**What this task involves:** Set down, word for word, the lines of the listing below that run from the line containing "this 900×675 image." through the line containing "crashed white car [137, 222, 536, 470]", including both of those lines.

**Provided entries:**

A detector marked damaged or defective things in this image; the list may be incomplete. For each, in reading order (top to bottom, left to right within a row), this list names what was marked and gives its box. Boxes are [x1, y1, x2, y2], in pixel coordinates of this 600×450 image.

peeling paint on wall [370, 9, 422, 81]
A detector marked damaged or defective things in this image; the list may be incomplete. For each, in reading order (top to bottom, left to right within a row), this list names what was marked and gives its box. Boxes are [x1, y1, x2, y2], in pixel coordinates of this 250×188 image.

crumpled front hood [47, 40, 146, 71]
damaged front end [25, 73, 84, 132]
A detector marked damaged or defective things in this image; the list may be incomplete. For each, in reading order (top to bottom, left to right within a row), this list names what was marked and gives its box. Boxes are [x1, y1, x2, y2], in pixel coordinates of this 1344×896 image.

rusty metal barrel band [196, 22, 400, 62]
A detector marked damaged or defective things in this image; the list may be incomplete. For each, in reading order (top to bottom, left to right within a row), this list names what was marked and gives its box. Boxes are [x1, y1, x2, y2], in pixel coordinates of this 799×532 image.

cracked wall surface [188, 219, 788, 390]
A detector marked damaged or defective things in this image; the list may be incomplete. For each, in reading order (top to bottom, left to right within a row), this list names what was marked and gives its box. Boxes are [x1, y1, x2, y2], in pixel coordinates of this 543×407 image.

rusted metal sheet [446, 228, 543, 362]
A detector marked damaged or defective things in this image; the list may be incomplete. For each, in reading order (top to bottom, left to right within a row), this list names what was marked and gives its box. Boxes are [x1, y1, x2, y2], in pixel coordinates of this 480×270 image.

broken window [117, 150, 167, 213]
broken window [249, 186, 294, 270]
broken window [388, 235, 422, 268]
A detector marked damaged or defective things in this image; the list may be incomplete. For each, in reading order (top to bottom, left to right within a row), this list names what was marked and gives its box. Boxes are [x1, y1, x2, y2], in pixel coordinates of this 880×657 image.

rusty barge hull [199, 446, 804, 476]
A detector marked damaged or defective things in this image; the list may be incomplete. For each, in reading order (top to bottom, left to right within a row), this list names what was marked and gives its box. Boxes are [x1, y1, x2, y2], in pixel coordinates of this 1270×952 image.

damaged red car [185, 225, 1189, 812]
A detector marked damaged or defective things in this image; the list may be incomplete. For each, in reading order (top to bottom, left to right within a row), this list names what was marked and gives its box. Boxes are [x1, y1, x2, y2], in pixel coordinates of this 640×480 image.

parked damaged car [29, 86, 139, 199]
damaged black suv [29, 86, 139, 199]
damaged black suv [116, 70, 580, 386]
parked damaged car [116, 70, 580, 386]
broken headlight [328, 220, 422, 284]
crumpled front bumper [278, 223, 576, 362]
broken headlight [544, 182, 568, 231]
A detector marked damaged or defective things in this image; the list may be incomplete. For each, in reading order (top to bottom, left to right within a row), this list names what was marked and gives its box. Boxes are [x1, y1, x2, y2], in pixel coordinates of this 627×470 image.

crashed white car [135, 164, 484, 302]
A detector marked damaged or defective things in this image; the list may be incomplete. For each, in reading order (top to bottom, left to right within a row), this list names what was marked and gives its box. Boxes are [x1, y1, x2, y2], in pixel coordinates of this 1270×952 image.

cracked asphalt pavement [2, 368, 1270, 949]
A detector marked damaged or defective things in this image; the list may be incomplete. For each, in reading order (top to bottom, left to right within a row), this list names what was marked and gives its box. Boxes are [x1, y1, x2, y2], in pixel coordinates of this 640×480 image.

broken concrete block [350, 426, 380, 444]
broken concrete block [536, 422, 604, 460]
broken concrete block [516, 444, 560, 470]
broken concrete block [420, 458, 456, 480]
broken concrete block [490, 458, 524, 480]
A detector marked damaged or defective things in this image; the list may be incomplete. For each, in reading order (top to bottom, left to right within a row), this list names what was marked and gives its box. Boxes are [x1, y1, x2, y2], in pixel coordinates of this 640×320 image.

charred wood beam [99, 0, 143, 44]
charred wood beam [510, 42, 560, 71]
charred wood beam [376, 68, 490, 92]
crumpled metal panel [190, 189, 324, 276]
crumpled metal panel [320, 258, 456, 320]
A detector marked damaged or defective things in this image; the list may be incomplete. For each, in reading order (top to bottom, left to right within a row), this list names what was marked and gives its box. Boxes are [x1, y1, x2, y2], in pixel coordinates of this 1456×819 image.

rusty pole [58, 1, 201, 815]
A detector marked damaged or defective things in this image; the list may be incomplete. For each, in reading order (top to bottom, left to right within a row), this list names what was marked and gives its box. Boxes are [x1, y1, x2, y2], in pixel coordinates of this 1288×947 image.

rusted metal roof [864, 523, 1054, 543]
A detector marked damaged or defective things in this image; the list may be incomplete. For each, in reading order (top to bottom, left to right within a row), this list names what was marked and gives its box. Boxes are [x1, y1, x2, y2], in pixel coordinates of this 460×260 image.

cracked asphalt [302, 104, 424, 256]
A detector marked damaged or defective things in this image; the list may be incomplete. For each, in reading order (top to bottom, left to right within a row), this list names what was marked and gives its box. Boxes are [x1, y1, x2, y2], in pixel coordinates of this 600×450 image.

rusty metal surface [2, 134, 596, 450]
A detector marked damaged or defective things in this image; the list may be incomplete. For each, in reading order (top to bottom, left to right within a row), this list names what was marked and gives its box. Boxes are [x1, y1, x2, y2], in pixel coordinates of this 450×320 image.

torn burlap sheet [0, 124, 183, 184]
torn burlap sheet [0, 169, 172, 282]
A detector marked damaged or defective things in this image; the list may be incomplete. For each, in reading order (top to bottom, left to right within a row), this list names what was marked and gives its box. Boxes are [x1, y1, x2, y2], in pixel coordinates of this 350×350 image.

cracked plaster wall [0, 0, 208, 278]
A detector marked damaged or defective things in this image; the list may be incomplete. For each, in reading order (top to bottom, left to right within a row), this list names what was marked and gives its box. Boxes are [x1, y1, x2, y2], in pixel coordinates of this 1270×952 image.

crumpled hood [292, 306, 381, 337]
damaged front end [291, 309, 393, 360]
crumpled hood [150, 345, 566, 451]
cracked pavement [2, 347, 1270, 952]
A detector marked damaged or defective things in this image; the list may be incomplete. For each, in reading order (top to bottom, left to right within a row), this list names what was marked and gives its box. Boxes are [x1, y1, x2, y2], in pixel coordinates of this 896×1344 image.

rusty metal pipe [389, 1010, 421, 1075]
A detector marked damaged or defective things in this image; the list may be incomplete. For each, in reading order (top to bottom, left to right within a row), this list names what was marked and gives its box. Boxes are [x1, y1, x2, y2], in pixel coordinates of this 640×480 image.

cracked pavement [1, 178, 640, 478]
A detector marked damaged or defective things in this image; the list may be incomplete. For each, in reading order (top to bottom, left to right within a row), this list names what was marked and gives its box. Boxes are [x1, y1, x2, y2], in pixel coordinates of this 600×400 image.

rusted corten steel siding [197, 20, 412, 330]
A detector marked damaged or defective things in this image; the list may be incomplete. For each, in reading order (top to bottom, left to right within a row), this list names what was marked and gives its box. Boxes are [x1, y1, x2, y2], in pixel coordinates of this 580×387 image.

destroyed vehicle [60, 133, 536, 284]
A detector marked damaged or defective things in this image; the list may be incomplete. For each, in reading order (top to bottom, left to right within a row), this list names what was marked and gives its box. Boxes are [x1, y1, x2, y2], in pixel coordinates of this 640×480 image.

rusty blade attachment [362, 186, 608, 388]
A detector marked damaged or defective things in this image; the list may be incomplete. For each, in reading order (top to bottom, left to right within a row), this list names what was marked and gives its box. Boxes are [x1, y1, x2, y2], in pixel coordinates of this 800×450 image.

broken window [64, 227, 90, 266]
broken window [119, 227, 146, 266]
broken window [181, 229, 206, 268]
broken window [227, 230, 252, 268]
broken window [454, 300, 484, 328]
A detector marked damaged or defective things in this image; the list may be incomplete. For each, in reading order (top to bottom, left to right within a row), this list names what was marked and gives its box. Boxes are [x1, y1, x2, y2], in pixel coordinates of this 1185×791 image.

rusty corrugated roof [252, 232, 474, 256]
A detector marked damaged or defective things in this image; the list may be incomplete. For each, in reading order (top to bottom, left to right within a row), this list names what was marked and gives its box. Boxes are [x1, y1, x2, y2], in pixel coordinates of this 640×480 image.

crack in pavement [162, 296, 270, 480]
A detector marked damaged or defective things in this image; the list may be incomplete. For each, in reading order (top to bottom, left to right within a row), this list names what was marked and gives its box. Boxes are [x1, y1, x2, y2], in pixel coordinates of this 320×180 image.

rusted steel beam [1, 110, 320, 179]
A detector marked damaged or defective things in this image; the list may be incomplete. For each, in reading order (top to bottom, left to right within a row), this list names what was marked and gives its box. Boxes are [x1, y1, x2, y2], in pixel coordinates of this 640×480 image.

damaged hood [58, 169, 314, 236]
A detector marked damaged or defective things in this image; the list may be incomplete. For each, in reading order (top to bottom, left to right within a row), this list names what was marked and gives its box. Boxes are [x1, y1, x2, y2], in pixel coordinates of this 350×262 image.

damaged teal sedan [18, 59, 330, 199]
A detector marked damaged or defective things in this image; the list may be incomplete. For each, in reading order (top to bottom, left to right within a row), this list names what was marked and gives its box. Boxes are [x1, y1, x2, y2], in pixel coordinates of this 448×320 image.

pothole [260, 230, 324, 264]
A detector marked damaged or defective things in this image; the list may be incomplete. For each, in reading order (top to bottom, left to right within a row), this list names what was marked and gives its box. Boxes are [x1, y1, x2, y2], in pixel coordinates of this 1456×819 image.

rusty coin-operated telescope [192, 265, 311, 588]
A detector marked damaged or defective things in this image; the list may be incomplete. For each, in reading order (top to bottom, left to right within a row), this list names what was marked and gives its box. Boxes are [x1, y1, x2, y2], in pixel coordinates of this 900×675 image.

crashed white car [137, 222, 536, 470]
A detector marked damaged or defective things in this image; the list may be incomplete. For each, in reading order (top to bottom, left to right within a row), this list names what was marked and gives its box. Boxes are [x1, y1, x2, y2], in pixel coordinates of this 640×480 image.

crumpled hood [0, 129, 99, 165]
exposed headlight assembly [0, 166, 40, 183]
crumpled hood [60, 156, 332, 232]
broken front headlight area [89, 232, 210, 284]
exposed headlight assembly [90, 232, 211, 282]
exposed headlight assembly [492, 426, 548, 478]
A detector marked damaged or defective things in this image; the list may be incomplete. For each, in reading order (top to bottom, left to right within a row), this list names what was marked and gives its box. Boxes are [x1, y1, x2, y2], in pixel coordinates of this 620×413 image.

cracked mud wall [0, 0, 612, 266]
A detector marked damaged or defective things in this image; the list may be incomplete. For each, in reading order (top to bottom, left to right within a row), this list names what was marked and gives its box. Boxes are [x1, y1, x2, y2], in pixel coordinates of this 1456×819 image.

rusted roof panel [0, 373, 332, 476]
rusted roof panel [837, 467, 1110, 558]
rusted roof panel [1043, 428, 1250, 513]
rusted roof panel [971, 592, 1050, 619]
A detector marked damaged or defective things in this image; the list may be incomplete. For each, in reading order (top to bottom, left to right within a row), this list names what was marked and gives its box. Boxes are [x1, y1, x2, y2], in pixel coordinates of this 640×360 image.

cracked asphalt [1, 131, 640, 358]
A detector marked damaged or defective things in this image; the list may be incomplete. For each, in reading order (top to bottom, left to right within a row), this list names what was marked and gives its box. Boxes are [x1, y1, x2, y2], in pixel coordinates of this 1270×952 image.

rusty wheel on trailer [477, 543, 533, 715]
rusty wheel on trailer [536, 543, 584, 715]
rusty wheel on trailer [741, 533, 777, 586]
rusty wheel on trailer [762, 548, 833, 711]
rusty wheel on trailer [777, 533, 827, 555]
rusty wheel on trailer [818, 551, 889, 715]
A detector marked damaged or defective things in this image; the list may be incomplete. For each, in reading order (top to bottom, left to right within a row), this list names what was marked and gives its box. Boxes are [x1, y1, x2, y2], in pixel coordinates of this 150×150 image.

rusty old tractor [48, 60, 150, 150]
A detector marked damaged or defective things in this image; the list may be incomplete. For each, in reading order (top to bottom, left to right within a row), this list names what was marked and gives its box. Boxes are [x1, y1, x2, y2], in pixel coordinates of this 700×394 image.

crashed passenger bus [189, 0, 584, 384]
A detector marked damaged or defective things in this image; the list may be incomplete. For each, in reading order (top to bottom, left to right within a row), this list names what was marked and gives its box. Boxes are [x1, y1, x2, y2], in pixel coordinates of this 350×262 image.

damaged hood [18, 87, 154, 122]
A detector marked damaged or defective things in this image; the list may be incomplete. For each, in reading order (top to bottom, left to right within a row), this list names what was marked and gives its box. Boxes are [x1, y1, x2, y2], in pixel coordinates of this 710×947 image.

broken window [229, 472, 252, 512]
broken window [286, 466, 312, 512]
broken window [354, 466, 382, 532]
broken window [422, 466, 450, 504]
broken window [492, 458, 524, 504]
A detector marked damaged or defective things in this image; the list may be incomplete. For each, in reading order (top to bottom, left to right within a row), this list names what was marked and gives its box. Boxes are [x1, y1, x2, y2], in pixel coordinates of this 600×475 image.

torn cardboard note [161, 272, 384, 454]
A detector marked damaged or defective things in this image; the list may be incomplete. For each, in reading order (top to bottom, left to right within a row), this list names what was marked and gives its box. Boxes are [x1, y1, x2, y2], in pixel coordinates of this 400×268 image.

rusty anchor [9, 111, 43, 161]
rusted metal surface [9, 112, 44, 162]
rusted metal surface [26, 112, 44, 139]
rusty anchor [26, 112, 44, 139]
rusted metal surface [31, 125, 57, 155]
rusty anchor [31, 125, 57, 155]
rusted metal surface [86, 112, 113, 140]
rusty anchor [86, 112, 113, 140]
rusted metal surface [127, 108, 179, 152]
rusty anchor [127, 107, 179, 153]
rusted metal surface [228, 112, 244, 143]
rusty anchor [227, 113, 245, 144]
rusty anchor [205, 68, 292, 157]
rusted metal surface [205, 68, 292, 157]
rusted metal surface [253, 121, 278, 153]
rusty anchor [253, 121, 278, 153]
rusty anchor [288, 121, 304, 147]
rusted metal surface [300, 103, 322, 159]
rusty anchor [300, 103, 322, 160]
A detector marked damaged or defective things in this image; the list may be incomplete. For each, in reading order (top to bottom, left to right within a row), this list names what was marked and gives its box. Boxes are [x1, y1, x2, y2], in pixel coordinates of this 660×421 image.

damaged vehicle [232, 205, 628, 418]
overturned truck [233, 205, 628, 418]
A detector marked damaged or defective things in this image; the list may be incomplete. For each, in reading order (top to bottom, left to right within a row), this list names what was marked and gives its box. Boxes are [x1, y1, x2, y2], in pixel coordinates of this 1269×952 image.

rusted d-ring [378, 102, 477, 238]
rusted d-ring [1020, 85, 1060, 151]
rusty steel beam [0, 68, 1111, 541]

**Full answer:**
A detector marked damaged or defective things in this image; the list may be incomplete. For each, in reading order (top to bottom, left to right within a row), this list names what was marked and gives its box. Boxes are [x1, y1, x2, y2], in pixel coordinates of this 900×675 image.

crashed white car [137, 222, 536, 470]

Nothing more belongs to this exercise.